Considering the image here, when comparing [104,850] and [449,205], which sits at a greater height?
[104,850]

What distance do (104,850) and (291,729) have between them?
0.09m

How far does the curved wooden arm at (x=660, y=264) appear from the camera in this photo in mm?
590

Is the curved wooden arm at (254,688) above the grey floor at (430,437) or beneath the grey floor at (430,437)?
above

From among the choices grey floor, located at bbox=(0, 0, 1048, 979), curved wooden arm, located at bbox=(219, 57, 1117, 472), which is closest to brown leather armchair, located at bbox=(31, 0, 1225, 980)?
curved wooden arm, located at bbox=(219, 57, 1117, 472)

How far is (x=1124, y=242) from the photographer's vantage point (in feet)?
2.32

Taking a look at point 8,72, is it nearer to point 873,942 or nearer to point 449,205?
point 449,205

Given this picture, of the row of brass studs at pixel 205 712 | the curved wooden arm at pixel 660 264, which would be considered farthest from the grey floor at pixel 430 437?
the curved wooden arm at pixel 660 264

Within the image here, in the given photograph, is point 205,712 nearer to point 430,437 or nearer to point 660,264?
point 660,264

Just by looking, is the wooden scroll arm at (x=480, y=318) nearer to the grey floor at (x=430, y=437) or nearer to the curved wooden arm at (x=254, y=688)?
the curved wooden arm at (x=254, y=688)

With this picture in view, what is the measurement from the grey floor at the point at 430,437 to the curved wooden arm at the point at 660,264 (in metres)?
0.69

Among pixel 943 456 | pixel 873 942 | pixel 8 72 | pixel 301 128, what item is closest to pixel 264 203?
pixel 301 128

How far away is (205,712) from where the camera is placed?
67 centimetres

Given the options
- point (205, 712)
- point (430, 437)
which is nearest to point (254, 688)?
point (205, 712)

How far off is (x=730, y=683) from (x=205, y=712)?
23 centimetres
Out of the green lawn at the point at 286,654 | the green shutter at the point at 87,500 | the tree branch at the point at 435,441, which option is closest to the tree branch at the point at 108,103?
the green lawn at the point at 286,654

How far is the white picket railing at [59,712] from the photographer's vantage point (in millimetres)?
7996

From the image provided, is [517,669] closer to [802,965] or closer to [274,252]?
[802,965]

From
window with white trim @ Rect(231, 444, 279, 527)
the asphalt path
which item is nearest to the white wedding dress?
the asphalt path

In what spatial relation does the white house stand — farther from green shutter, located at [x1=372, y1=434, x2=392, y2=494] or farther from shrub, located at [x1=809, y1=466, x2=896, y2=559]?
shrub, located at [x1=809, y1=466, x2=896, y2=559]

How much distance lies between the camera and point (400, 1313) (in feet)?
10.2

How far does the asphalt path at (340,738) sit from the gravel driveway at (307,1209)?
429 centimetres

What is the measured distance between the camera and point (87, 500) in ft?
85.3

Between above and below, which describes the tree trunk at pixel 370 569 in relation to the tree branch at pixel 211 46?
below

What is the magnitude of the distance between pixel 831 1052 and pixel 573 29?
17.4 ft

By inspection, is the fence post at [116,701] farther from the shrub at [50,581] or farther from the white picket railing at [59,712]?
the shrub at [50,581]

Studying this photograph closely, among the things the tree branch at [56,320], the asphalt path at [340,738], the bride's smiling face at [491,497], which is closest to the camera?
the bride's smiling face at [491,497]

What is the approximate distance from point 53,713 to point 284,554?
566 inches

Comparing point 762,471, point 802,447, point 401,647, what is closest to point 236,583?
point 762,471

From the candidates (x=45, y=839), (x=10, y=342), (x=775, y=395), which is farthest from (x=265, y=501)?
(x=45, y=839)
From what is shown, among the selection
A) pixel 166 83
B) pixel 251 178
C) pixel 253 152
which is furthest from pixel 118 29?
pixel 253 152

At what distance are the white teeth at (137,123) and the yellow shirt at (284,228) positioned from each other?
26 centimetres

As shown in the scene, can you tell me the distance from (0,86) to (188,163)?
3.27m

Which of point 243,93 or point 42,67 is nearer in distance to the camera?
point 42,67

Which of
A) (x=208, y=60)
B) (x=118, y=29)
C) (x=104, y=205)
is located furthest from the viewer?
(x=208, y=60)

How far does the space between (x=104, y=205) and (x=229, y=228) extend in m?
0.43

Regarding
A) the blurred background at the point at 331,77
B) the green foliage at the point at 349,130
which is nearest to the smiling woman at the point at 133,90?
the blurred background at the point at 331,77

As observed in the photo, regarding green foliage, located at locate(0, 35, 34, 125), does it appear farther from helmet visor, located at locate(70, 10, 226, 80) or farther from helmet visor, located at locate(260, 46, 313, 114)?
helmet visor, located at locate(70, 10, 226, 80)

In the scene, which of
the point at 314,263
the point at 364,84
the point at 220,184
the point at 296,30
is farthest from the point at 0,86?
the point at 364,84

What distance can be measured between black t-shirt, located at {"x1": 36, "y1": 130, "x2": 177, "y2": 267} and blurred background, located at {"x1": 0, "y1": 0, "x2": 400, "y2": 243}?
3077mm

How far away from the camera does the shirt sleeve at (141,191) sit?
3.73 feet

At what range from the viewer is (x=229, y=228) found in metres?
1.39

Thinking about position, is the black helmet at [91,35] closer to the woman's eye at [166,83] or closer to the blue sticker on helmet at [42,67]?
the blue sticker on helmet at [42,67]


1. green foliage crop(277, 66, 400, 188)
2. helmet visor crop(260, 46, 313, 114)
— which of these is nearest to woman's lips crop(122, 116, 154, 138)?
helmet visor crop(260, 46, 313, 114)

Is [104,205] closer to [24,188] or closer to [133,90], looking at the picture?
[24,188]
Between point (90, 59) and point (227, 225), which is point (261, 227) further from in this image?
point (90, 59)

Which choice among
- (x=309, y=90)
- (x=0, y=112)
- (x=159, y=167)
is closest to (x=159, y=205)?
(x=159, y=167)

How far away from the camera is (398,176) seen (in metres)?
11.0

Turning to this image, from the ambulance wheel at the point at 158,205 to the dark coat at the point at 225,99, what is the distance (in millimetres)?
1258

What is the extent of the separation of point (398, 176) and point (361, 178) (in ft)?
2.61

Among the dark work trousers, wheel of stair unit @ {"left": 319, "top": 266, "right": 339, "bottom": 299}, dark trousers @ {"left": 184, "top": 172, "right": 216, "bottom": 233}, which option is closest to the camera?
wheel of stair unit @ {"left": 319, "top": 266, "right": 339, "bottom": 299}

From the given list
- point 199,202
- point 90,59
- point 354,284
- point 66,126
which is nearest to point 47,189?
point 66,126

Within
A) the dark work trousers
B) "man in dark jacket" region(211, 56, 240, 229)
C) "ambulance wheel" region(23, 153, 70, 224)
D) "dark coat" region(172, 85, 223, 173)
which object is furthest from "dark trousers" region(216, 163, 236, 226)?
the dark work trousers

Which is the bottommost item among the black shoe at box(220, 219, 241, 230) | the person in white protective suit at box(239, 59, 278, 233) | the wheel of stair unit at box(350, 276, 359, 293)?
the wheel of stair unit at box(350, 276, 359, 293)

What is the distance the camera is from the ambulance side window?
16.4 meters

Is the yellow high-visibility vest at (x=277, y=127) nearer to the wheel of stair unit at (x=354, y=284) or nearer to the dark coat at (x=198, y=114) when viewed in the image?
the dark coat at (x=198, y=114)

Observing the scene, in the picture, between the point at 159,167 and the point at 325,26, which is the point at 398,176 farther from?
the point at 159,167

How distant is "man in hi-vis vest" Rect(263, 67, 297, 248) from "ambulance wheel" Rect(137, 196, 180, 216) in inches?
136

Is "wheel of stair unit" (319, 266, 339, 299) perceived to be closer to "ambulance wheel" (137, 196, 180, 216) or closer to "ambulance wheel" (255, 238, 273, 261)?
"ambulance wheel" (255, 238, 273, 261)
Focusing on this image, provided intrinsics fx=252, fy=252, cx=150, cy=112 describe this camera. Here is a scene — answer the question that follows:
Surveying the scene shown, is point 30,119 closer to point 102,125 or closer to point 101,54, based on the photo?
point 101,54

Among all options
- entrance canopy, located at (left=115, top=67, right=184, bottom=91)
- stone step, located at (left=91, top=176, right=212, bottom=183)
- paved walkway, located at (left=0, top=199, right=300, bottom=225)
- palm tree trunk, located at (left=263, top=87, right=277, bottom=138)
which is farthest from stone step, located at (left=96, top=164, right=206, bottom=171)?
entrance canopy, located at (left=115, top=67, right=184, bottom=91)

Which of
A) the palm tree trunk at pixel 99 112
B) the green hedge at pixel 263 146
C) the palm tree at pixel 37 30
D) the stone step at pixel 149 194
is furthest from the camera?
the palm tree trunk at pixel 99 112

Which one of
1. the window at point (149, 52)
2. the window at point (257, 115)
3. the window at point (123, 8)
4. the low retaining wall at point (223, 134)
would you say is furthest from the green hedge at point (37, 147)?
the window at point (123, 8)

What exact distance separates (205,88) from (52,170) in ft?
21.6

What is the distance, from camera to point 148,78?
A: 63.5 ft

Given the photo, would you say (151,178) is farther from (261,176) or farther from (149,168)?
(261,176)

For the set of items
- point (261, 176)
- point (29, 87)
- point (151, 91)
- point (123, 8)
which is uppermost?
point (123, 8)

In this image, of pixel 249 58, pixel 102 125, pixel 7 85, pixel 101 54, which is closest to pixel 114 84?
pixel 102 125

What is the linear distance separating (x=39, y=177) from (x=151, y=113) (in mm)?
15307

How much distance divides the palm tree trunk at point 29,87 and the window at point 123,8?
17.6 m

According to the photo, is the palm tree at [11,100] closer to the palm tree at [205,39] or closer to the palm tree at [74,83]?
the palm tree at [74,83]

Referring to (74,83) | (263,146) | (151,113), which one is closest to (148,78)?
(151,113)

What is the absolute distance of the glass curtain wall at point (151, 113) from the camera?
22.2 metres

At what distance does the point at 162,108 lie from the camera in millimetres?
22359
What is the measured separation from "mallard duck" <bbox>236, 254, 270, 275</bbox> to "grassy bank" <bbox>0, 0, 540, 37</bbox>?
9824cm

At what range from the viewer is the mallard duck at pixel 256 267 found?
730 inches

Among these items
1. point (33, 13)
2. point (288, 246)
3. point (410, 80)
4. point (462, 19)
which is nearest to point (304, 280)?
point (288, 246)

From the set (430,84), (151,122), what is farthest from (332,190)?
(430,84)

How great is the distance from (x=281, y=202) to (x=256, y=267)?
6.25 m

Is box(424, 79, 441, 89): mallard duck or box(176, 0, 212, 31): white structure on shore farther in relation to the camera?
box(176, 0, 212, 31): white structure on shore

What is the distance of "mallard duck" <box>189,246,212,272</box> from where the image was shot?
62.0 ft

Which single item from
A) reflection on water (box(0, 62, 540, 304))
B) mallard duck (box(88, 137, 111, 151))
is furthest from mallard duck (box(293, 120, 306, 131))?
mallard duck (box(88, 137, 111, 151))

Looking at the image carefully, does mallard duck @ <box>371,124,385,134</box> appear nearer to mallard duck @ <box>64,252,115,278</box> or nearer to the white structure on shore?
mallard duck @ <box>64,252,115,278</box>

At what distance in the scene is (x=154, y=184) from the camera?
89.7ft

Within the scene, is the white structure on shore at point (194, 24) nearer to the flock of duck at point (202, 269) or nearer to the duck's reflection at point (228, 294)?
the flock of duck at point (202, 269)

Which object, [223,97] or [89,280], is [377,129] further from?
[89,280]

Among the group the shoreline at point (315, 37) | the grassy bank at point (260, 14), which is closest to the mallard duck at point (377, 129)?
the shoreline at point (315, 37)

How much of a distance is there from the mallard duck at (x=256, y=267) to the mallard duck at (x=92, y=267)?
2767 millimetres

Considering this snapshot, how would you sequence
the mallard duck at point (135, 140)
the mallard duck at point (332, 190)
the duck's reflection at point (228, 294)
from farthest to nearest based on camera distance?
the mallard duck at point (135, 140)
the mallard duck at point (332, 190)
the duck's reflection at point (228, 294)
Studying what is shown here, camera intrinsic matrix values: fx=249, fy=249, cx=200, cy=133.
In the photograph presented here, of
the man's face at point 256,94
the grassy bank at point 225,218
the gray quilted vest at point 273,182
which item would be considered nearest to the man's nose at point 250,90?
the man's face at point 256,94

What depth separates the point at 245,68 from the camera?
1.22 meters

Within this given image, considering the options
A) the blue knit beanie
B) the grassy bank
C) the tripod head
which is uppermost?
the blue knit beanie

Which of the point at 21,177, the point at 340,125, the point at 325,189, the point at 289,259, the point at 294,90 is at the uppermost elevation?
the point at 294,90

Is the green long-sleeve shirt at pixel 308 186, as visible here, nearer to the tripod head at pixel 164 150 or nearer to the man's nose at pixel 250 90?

**THE PROBLEM:** Beginning at the line that holds "Looking at the image", reproduce each line of the records above down to and including the last one.

**RESPONSE:**
Looking at the image carefully, does mallard duck @ <box>371,124,385,134</box> appear nearer to mallard duck @ <box>64,252,115,278</box> or nearer to the white structure on shore?
mallard duck @ <box>64,252,115,278</box>

At what distance in the scene is (x=154, y=184) from the camera?
89.7ft

Within the scene, is the white structure on shore at point (194, 24) nearer to the flock of duck at point (202, 269) or nearer to the duck's reflection at point (228, 294)?
the flock of duck at point (202, 269)

Which object, [223,97] or [89,280], is [377,129] further from?
[89,280]

Among the group the shoreline at point (315, 37) | the grassy bank at point (260, 14), which is closest to the mallard duck at point (377, 129)?
the shoreline at point (315, 37)

How much of a distance is there from the mallard duck at (x=256, y=267) to the mallard duck at (x=92, y=267)?
2767 millimetres

Considering this snapshot, how would you sequence
the mallard duck at point (135, 140)
the mallard duck at point (332, 190)
the duck's reflection at point (228, 294)
from farthest to nearest based on camera distance?
the mallard duck at point (135, 140)
the mallard duck at point (332, 190)
the duck's reflection at point (228, 294)
Studying what is shown here, camera intrinsic matrix values: fx=249, fy=249, cx=200, cy=133.
In the photograph presented here, of
the man's face at point 256,94
the grassy bank at point 225,218
the gray quilted vest at point 273,182
which item would be considered nearest to the man's nose at point 250,90?
the man's face at point 256,94

What depth separates the point at 245,68 from the camera?
1.22 meters

Within this given image, considering the options
A) the blue knit beanie
B) the grassy bank
C) the tripod head
which is uppermost?
the blue knit beanie

Which of the point at 21,177, the point at 340,125, the point at 325,189, the point at 289,259, the point at 294,90 is at the uppermost elevation?
the point at 294,90

Is the green long-sleeve shirt at pixel 308 186, as visible here, nearer to the tripod head at pixel 164 150 or nearer to the man's nose at pixel 250 90?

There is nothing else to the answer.